◆ EXERCISE INSTRUCTIONS ◆
Convert the lines of the records starting at the line that contains "With respect to" and ending at the end of the records into a Markdown table with the columns Row and Line, omitting blank lines.

## start DATA SHOWN

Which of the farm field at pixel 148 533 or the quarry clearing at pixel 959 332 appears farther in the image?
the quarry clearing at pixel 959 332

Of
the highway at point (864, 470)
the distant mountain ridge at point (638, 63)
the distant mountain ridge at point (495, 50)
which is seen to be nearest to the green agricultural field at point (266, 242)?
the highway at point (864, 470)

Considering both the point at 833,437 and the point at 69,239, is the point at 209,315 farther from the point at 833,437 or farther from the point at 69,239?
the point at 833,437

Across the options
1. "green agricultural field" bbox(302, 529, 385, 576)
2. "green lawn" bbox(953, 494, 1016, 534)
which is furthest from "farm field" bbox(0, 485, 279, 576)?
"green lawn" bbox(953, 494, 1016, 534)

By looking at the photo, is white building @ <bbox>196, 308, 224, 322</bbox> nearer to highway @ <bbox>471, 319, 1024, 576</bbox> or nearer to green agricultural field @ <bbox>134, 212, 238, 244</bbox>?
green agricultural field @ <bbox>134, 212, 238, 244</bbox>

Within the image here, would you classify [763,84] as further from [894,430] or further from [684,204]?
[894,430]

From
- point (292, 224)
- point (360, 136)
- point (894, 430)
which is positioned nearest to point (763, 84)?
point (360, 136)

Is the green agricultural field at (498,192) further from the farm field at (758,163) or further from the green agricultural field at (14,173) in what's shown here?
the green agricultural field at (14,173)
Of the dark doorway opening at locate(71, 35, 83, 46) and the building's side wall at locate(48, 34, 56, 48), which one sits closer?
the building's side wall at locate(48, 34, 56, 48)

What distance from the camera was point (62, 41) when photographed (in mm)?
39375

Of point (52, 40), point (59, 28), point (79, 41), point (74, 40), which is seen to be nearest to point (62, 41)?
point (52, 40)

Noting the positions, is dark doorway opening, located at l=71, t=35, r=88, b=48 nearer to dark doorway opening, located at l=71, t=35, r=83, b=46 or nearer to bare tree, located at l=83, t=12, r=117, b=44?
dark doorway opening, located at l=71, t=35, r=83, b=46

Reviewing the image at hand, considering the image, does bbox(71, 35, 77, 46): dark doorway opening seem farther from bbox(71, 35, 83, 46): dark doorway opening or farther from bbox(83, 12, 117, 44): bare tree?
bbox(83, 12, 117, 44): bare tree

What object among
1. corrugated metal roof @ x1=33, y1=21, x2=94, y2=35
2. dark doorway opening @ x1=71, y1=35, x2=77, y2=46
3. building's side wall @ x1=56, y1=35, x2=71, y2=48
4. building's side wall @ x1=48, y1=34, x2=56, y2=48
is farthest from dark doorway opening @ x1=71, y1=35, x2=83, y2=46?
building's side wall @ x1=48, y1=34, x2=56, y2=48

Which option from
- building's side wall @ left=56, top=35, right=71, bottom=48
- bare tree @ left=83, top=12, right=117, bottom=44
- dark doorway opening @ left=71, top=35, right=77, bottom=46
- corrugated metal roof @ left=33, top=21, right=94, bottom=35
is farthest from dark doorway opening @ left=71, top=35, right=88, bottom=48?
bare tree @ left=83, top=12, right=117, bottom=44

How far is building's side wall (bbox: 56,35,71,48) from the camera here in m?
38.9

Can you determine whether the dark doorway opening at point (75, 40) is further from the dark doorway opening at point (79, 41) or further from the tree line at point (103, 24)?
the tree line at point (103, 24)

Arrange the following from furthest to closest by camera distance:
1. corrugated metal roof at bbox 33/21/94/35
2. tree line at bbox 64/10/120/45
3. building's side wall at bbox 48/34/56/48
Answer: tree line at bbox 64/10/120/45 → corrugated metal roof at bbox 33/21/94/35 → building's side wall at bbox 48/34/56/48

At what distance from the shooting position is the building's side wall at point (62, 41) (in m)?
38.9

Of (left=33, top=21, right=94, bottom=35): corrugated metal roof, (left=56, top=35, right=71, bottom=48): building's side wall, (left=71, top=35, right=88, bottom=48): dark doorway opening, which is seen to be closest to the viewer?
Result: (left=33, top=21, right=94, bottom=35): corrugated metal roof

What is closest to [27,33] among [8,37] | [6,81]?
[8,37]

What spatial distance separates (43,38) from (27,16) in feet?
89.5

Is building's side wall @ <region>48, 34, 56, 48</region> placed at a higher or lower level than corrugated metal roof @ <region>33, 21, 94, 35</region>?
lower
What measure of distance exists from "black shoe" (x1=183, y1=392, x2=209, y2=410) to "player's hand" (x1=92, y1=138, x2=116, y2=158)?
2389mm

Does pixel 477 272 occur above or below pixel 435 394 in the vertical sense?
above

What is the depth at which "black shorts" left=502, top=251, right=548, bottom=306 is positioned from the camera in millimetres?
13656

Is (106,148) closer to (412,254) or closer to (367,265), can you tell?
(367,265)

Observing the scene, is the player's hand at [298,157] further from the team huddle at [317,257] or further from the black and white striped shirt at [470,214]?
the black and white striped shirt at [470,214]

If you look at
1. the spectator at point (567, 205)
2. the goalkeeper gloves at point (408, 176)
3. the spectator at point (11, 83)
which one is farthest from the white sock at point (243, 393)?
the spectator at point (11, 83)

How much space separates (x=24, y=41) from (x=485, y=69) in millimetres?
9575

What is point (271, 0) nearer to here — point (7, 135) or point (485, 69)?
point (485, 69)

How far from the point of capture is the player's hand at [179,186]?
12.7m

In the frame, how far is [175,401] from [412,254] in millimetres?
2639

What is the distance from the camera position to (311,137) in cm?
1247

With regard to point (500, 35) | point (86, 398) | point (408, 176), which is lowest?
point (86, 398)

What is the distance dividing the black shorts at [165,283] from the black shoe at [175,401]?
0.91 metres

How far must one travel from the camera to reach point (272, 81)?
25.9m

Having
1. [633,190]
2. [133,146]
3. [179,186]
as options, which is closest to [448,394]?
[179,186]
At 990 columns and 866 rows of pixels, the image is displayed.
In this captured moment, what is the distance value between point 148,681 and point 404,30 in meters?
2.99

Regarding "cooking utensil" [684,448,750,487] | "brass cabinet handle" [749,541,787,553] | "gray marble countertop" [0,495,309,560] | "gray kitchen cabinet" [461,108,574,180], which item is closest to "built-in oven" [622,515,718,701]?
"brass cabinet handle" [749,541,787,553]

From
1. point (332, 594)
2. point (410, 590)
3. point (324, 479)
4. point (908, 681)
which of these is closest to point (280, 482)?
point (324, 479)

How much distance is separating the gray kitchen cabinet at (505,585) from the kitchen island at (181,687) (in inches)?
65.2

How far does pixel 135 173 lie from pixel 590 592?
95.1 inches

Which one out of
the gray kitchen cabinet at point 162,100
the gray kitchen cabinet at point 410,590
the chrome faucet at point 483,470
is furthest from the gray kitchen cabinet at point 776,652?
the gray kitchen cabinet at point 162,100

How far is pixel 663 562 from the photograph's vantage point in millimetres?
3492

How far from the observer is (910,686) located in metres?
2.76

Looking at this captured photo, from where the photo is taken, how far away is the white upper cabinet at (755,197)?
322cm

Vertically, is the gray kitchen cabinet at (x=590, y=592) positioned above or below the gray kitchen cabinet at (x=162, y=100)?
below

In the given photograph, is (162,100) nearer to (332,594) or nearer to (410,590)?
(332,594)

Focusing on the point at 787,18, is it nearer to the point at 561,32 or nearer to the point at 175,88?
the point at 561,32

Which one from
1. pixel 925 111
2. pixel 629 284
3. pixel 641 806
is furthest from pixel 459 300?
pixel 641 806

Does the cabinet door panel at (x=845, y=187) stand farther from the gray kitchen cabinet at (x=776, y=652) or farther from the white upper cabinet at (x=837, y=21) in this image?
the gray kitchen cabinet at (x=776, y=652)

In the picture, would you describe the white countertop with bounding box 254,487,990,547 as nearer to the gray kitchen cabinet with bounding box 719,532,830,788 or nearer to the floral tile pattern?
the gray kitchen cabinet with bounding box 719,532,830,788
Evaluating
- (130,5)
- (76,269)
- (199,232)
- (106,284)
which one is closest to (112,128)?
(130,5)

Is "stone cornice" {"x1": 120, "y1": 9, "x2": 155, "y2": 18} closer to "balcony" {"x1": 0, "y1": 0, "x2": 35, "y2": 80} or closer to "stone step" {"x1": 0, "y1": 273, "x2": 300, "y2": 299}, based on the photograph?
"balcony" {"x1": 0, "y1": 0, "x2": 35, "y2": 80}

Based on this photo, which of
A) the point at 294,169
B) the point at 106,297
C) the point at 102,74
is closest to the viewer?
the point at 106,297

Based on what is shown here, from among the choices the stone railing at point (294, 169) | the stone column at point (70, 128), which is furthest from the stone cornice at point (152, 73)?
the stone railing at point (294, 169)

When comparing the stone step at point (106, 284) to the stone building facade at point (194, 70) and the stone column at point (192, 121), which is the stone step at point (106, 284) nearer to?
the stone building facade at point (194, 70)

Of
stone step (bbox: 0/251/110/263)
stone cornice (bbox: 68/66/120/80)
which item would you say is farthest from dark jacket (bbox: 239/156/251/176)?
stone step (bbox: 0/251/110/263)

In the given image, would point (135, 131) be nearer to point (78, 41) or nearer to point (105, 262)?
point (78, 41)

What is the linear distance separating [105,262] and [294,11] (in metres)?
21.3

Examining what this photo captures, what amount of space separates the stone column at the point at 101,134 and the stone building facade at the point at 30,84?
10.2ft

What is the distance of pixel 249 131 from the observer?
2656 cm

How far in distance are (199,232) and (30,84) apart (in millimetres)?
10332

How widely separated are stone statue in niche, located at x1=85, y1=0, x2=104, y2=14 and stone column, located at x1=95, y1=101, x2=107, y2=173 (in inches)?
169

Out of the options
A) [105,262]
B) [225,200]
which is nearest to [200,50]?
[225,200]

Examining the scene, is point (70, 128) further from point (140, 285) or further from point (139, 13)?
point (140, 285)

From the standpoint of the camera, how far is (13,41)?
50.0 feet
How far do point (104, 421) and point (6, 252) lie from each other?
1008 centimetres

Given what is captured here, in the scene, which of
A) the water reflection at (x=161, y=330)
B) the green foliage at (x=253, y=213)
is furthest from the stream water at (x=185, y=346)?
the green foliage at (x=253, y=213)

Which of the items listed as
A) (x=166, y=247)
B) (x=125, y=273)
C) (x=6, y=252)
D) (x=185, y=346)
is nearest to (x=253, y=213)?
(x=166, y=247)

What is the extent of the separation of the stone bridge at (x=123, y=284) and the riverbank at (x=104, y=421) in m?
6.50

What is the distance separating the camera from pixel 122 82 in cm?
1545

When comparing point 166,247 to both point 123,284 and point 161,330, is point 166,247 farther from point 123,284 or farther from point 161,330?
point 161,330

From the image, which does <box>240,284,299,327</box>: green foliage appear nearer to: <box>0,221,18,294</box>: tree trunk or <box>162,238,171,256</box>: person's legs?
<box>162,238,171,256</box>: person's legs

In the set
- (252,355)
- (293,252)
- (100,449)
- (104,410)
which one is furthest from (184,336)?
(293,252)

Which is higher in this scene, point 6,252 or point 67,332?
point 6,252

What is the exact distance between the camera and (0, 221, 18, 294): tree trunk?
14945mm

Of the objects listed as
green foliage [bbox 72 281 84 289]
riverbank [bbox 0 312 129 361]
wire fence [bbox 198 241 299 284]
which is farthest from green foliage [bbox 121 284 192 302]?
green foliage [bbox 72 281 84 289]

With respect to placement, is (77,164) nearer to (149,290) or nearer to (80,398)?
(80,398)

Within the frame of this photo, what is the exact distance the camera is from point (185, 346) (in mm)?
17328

## end DATA SHOWN

◆ RESPONSE FOR THIS EXERCISE ◆
| Row | Line |
|---|---|
| 1 | With respect to placement, is (77,164) nearer to (149,290) or nearer to (80,398)? |
| 2 | (80,398) |
| 3 | Within the frame of this photo, what is the exact distance the camera is from point (185, 346) (in mm)? |
| 4 | 17328 |